The University of Cordoba has just joined the LIFE LYNXCONNECT, a multidisciplinary team will use the chemical navigation signals of the Iberian lynx to create artificial scent corridors to connect the different populations within the European project LIFE LYNXCONNECT, coordinated by the Junta de Andalucía.
The University of Cordoba team working on the project is led by the researcher Guadalupe Gómez Baena who, together with the researchers Jesús Díez Dapena, Elisa María Espinosa López, Beatriz Ortiz Guisado, Evangelina Rodero and Ana Molina, specialists in Biochemistry, Ethology and Animal Welfare, will work within action 10 of the project with one main objective: to take advantage of the navigation signals used by the lynx during breeding to create scent paths that connect the different populations. To do this, the UCO researchers will identify these chemical signals, synthesise them artificially and fine-tune their use in the field.
“One of the main objectives of the project is to connect different populations,” explains Guadalupe Gómez Baena, “if we identify which signals the animals use to move around the breeding territory and synthesise them, we could guide individuals from one population to another, connecting these populations by using signals that they synthesise naturally.
This team will work on the project until September 2025 and will spend the first year completing the analysis at the molecular level starting with the candidates they have already identified in urine markers, and the second year conducting the field experiments. The final test will be to create the odour corridor through artificial signals and test whether the animals follow those signa
The researcher stresses that “over the last few years, our group has been studying the molecular basis of chemical communication in the Iberian lynx, a fundamental aspect for understanding territory marking and navigation of the Iberian lynx in its natural environment”. This is complemented by the knowledge of the other members of this multidisciplinary group on animal behaviour and welfare.

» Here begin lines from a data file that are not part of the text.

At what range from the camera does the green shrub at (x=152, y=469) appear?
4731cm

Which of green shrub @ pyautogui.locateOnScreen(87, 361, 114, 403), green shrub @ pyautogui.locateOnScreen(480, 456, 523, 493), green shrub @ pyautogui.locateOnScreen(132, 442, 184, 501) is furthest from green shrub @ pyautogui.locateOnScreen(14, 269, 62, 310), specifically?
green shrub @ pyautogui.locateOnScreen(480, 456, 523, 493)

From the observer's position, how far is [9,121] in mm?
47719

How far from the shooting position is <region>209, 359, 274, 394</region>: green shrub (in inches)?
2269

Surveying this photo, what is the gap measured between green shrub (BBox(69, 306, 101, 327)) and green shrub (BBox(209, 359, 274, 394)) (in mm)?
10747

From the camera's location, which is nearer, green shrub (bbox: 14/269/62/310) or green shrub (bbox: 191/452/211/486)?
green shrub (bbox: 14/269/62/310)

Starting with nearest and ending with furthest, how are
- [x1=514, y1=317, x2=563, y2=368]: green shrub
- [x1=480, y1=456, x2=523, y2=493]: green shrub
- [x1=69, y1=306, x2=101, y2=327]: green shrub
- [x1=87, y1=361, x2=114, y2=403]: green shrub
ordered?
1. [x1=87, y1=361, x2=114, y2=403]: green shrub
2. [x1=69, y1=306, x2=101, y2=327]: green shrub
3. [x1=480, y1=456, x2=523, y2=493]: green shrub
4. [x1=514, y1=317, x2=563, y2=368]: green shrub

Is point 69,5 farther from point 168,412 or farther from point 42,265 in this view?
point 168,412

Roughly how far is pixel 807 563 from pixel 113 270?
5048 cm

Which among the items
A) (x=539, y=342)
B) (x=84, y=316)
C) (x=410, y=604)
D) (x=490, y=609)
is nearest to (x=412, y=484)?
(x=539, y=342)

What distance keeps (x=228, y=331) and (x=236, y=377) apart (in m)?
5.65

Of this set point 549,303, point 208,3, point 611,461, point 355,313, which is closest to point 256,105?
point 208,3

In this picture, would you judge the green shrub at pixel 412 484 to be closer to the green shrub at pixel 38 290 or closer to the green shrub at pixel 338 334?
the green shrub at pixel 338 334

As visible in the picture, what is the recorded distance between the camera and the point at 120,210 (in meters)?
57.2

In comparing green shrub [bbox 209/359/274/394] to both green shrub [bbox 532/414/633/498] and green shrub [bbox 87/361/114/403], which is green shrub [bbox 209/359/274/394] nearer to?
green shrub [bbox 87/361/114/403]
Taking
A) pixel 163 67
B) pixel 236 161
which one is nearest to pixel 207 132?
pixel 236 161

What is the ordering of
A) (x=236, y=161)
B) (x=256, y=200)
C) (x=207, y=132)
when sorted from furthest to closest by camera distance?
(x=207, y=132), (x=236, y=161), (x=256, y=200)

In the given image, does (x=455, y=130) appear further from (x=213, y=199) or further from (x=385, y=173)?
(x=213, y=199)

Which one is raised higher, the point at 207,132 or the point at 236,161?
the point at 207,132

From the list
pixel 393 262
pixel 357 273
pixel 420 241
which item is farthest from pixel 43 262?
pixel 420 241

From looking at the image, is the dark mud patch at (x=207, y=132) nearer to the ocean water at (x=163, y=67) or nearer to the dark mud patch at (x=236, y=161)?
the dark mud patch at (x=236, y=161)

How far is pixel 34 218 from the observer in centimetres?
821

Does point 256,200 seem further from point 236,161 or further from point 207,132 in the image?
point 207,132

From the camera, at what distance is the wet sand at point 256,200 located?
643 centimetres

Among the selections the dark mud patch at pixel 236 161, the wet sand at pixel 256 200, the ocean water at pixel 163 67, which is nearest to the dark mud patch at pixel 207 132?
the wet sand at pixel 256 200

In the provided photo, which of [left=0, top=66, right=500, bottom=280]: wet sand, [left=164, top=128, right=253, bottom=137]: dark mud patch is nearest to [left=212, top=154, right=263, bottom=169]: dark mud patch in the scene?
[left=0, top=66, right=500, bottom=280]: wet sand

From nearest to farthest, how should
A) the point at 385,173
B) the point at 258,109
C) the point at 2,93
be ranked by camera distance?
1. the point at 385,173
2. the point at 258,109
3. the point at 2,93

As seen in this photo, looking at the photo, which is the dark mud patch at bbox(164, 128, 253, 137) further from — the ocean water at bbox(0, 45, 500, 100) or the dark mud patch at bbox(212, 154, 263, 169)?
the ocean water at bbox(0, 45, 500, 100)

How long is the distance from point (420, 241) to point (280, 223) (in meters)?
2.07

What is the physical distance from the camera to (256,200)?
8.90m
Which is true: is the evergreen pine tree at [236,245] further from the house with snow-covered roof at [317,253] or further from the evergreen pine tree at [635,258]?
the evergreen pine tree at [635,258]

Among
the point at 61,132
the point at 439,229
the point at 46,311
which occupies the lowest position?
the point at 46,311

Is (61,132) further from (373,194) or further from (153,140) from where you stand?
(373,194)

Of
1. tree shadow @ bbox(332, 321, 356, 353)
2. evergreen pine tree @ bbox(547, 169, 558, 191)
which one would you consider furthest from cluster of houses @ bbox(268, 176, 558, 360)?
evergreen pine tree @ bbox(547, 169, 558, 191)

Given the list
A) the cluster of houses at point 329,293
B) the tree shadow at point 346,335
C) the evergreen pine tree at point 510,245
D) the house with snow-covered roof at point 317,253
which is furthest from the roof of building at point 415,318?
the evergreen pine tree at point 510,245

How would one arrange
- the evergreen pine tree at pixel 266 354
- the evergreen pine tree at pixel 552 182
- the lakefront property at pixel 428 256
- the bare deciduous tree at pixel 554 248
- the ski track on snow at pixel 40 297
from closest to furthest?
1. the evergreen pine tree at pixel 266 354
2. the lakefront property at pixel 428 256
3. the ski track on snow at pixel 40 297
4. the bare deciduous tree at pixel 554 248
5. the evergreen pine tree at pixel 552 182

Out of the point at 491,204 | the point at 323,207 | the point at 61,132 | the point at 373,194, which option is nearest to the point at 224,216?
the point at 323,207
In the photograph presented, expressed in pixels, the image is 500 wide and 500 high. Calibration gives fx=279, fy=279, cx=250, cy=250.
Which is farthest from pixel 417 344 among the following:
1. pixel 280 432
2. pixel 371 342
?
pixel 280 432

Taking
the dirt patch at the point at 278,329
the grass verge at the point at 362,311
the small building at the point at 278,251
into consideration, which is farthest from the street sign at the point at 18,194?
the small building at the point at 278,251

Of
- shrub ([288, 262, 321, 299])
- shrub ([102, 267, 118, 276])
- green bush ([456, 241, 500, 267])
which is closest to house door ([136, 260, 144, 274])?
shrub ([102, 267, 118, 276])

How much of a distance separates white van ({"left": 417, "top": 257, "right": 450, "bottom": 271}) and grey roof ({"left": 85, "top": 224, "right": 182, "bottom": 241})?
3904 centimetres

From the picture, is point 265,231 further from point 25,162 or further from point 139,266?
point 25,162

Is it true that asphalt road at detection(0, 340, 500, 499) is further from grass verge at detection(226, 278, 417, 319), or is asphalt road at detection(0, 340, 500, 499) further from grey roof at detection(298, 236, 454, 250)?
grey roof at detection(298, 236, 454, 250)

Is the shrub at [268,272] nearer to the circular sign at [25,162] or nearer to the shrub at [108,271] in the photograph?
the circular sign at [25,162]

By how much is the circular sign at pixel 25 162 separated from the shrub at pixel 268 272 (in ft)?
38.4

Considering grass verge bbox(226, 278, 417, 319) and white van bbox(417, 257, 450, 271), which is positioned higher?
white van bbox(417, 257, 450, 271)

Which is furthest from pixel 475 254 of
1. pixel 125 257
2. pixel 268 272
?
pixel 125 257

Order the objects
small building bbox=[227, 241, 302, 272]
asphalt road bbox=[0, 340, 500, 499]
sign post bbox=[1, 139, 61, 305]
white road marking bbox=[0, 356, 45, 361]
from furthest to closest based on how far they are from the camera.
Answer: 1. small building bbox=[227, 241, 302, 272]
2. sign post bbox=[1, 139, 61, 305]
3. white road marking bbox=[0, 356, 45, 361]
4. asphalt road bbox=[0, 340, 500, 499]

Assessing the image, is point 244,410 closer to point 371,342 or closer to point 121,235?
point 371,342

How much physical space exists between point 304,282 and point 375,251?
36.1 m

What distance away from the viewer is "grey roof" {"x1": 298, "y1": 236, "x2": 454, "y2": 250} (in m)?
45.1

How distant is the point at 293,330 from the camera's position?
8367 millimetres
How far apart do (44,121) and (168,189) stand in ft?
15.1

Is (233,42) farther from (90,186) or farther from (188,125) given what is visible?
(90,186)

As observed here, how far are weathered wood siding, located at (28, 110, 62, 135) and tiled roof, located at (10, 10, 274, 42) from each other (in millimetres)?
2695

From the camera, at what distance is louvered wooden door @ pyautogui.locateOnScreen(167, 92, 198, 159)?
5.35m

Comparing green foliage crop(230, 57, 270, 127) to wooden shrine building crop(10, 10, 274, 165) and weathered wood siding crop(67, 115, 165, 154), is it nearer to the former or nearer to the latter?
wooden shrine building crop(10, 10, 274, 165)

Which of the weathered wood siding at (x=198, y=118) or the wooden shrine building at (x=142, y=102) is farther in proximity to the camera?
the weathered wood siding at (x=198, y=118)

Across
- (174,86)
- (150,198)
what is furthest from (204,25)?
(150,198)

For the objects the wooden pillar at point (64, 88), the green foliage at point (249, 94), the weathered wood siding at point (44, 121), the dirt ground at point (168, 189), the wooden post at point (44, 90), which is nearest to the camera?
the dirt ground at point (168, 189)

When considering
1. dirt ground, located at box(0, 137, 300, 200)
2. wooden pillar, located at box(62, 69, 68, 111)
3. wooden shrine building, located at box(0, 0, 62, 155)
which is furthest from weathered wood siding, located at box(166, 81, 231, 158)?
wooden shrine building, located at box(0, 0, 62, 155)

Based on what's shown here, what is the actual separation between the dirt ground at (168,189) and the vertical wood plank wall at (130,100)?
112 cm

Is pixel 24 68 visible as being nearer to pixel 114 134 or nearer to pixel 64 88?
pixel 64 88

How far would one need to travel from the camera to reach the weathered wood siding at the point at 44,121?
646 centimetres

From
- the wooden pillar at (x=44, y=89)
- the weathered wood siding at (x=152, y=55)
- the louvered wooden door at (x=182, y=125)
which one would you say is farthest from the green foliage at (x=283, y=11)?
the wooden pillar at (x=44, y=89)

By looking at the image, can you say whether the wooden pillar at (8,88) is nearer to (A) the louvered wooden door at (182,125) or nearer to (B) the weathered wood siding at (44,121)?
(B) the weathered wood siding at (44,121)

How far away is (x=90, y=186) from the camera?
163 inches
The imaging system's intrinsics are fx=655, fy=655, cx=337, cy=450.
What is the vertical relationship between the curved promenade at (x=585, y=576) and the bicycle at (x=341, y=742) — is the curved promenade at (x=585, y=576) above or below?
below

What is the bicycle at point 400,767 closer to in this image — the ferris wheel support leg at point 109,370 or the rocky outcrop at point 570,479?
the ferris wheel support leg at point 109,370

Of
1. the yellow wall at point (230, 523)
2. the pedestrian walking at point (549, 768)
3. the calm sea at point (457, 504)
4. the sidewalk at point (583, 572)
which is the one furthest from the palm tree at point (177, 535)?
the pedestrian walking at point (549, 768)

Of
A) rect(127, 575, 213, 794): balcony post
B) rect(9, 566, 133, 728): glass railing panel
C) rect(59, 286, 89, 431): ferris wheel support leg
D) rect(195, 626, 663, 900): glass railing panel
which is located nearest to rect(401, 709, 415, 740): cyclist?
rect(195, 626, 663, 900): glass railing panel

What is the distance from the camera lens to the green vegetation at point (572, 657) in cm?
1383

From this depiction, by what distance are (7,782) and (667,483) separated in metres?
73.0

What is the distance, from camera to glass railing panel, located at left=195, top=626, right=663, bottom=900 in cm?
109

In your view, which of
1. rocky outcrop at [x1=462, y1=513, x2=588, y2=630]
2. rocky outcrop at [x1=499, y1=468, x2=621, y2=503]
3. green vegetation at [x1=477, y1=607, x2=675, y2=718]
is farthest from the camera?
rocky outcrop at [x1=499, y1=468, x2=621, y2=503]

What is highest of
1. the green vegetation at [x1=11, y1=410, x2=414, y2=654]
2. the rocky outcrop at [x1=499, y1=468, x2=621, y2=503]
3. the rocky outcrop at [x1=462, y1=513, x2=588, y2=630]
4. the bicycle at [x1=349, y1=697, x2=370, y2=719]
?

The creation of these scent trails designed by the UCO will be one more of the actions that the LIFE LYNXCONNECT project will develop to connect nuclei located in Andalusia, Castilla La Mancha, Extremadura and Vale do Guadiana in Portugal. The connection of these nuclei, together with the creation of two new nuclei, Sierra Arana in Granada and Altos de Lorca in Murcia, will contribute to improving the demographic status of the species.